Even conservative scholars have started expressing alarm about these trends. In the November issue of the Harvard Law Review, the professors William Baude and Samuel Bray warned that “we have arrived, for the first time in our national history, at a state of affairs where almost every major presidential act is immediately frozen” by federal courts—most commonly in the Fifth Circuit—forcing the Supreme Court to step in at premature stages. In their words, “This is bad law and bad democracy. It cannot go on forever.”

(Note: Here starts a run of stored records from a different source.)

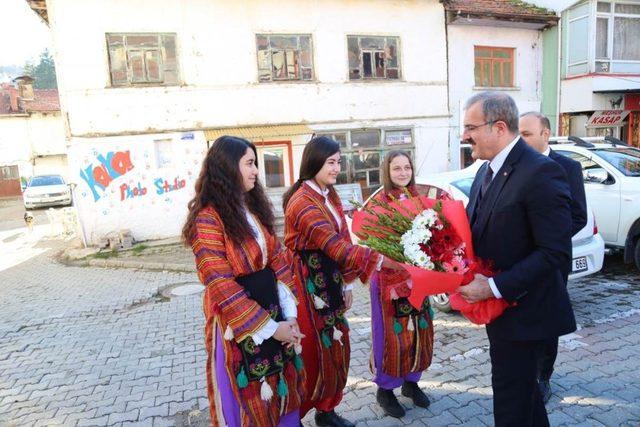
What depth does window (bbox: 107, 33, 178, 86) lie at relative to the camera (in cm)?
1111

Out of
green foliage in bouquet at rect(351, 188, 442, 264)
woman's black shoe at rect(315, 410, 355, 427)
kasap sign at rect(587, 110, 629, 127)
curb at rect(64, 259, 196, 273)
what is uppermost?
kasap sign at rect(587, 110, 629, 127)

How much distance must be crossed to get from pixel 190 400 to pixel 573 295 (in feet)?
15.5

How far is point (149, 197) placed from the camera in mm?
11648

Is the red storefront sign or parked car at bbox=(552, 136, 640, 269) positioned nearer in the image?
parked car at bbox=(552, 136, 640, 269)

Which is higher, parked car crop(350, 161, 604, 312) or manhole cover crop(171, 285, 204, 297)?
parked car crop(350, 161, 604, 312)

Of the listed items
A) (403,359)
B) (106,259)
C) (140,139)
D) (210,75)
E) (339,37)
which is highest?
(339,37)

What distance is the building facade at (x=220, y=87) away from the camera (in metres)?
11.0

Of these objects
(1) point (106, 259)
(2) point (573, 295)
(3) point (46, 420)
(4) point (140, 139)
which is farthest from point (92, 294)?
(2) point (573, 295)

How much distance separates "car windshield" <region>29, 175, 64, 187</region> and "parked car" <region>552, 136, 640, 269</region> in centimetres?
2125

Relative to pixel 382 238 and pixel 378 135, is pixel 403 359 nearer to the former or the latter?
pixel 382 238

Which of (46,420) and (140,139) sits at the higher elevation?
(140,139)

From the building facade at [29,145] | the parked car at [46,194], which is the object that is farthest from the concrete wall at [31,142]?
the parked car at [46,194]

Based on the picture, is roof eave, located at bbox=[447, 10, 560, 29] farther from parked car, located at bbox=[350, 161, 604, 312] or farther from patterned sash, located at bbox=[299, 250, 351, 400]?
patterned sash, located at bbox=[299, 250, 351, 400]

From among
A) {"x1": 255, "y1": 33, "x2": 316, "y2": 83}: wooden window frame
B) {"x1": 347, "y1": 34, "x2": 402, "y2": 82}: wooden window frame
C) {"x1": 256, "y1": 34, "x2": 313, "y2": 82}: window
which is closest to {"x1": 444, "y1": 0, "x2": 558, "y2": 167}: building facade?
{"x1": 347, "y1": 34, "x2": 402, "y2": 82}: wooden window frame
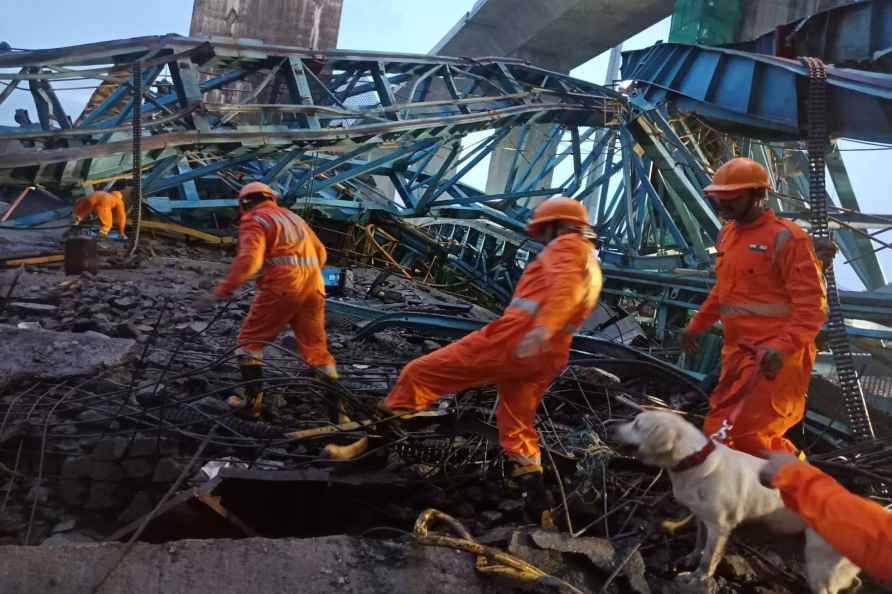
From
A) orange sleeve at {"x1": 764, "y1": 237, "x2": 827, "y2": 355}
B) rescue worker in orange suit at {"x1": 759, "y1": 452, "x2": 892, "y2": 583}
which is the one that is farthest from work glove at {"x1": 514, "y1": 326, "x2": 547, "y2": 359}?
rescue worker in orange suit at {"x1": 759, "y1": 452, "x2": 892, "y2": 583}

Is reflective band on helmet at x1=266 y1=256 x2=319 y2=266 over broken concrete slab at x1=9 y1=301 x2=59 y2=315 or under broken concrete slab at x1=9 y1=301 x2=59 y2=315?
over

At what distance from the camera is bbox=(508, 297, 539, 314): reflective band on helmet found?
11.5 feet

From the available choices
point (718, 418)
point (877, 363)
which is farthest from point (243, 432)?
point (877, 363)

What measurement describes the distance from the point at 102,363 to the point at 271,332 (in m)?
1.31

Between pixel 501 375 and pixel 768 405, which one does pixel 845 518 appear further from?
pixel 501 375

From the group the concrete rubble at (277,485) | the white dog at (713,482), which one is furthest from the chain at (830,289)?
the white dog at (713,482)

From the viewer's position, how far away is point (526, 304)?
11.6 ft

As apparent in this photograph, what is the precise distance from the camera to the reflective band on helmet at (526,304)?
3.50 m

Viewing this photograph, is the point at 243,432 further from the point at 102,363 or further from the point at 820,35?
the point at 820,35

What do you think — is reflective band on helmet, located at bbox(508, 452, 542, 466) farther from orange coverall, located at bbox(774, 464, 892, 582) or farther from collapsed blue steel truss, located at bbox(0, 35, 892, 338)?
collapsed blue steel truss, located at bbox(0, 35, 892, 338)

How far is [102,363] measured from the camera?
5074mm

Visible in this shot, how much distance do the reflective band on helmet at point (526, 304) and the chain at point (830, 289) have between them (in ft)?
7.70

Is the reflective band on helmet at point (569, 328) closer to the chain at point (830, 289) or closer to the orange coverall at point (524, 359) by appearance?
the orange coverall at point (524, 359)

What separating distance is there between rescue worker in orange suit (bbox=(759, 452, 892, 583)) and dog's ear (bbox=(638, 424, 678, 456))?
0.67 meters
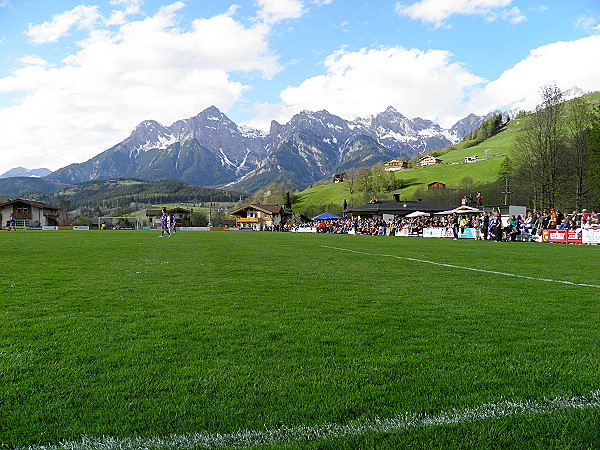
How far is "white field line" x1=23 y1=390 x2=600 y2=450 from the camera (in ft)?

But whereas conservative scholars have begun to raise concerns about these developments, the Supreme Court, which has not been shy about chastising misbehaving lower courts in the past, has thus far been mum. The lack of rebuke may explain why some Fifth Circuit judges are leaning into their newfound infamy. One of the court’s most visible judges, James Ho, regularly lectures law-school audiences about the importance of judicial “courage”—that judges shouldn’t shy away from unpopular opinions.
Ho’s not-so-subtle message is that criticism is actually evidence of good judicial rulings; in his world, there’s no such thing as bad publicity. But whether this is what these judges truly believe or just how they think they need to behave in order to have any shot at a Supreme Court nomination in a future Republican presidency, the bottom line is the same: The Fifth Circuit is the bull in the rule-of-law china shop—and it seems remarkably indifferent to what happens to public faith in the judiciary when it keeps breaking things.